What will become of the money?  Ideas glimmer at the edge of imagination, but the final Pleasure has yet to materialize.  It will be a non-food gift to the spirit in whatever form this flighty spirit might take.  Maybe a sports massage, the 90-minute decadent kind.  Maybe dance lessons.  Maybe a down payment on a piano, a night at the theater,  a day at a water park with Bug.  The container garden could use a few decent flowerpots to replace our plastic cast-offs.  These tired feet could use a new pair of shoes.  Maybe the cash will go into the IRA to nourish the long-term pleasure of a stable retirement.

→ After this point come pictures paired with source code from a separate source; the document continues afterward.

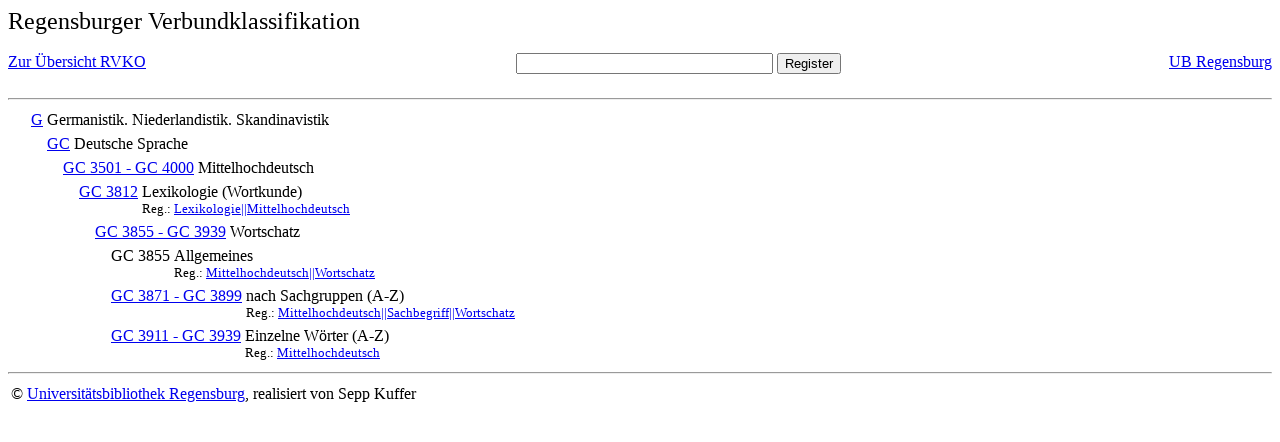

--- FILE ---
content_type: text/html; charset=UTF-8
request_url: https://rvk.uni-regensburg.de/rvko_simple/mynot.php?nt_in=GC+3855+-+GC+3939
body_size: 1046
content:
<HTML>
<HEAD>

Whatever blessing the money takes, it’s a double pleasure to know that alchemy is an art (or maybe vice versa?)  When turning one life-sapping habit into another, it is possible to make gold.


 

5 thoughts on “Pleasure Bank”

  1. This is a brilliant idea. One of the things people don’t associate with dieting is that it actually saves money. We spend so much money on bad food.

    One of many many diets I went on was a very expensive liquid fast. It was part of structured thing where we had nutrition lessons and behavioral therapy and physical therapy. And all we ate (or drank) were nutritionally complete shakes. It was probably the most expensive diet I ever was on. And I wasn’t really sure I could afford it. But in the end, it was fine. Because I wasn’t spending all that money on food could spend it on this plan. And I spent A LOT of money on food. It was an eye opening experience for me.

  2. yeah by and large bad habits need to be replaced with good habits and sounds like this is working for you, sorry that things are piling up and pulling ya down.